* [DOCUMENT SEGMENT]:
────────────────────────────────────────

Earnings per share were not meaningful as the shares were only outstanding on
September 30, 1997.
NOTE 4 - PENDING ACCOUNTING STANDARDS
- -------------------------------------
Earnings Per Share. SFAS No. 128, "Earnings Per Share," standardizes the
international calculation for earnings per share and requires companies with
complex capital structures that have publicly held common stock or potential
common stock to present both basic and diluted earnings per share on the face
of the income statement. SFAS No. 128 becomes effective for periods ending
after December 31, 1997 The Savings Bank does not expect adoption of SFAS No.
128 to have a material impact on the Savings Bank's results of operations or
financial position.
Comprehensive Income. SFAS No. 130, "Reporting Comprehensive Income," issued
in July 1997, establishes standards for reporting and presentation of
comprehensive income and its components (revenues, expenses, gains, and
losses) in a full set of general-purpose financial statements. It requires
that all items that are required to be recognized under accounting standards
as components of comprehensive income be reported in a financial statement
that is presented with the same prominence as other financial statements.
SFAS No. 130 requires that companies (i) classify items of other comprehensive
income by their nature in a financial statement and (ii) display the
accumulated balance of other comprehensive income separately from retained
earnings and additional paid-in capital in the equity section of the statement
of financial condition. SFAS No. 130 is effective for fiscal years beginning
after December 15, 1997. Reclassification of financial statements for earlier
periods provided for comprehensive purposes is required.
Page 8
<PAGE>
SHS BANCORP, INC.

────────────────────────────────────────

* [WHAT TO DO]:
**1)** According to the SHS Bancorp financial notes, why were earnings per share not meaningful?
**2)** Extend the SHS Bancorp financial notes by writing the next passage of the document, starting after the heading "SHS BANCORP, INC."
The listing after this point is separate material, unrelated to the SHS Bancorp financial notes.

* [RECORD SET]:
────────────────────────────────────────

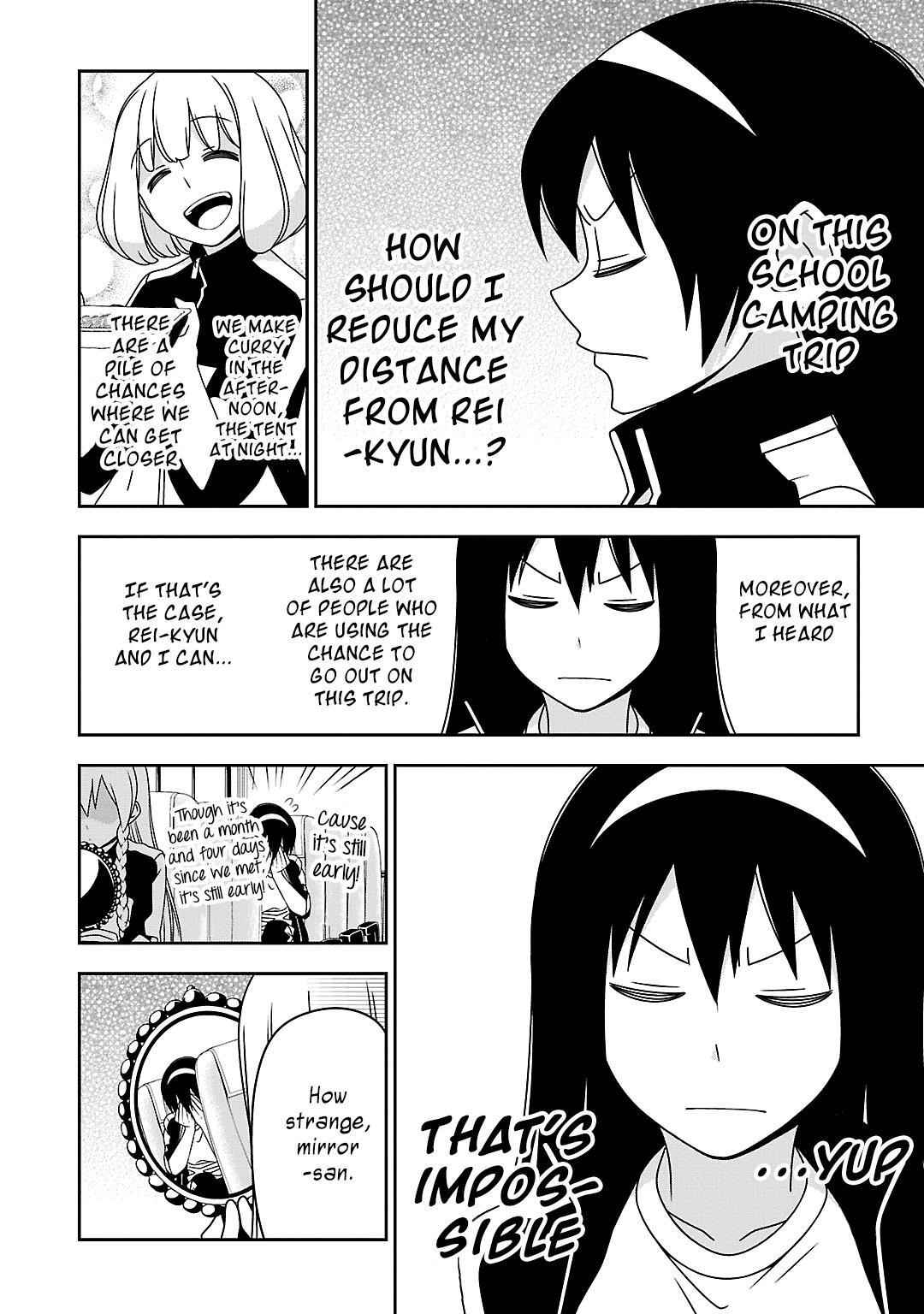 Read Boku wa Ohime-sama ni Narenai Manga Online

────────────────────────────────────────

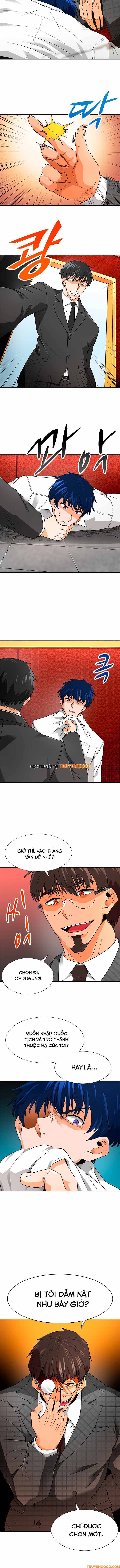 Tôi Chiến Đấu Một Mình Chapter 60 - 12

────────────────────────────────────────

* [RESULTS OF THE TASKS]:
**1)** Earnings per share were not meaningful because the shares were only outstanding on September 30, 1997.

**2)**
MANAGEMENT'S DISCUSSION AND ANALYSIS OF FINANCIAL CONDITION
AND RESULTS OF OPERATION
COMPARISON OF FINANCIAL CONDITION AT SEPTEMBER 30, 1997 AND
DECEMBER 31, 1996
- -----------------------------------------------------------------------------
On April 16, 1997, the Board of Directors of the Savings Bank approved a plan
of conversion whereby the Savings Bank was to convert from a federally
chartered mutual savings bank to a federally chartered stock savings bank and
simultaneously reorganized into a holding company form of organization
(collectively, the "Conversion"). The Conversion was completed on September
30, 1997 and as a result, the holding company was formed (the "Company")
and the Savings Bank became a wholly-owned subsidiary of the Company. In
connection with the Conversion, the Company completed the sale of 819,950
shares (the "Offering") at $10 per share and received proceeds of $7,056,030,
which is net of conversion costs of $487,510 and $655,960 loaned to the
Savings Bank's ESOP for the purchase of shares in the Offering. The Company
transferred $4,400,000 of the net proceeds to the Savings Bank for the
purchase of all of the capital stock of the Savings Bank.
Total assets increased by approximately $6,772,000 to $88,460,000 at September
30, 1997 from $81,688,000 at December 31, 1996. Much of the increase in
assets was related to the Offering. Interest bearing deposits with other
banks increased by approximately $5,059,000 to $6,576,000 at September 30,
1997 from $1,516,000 at December 31, 1996. This increase represented a
significant portion of the cash received in connection with the subscription
of orders received for the purchase of the Common Stock in the Offering.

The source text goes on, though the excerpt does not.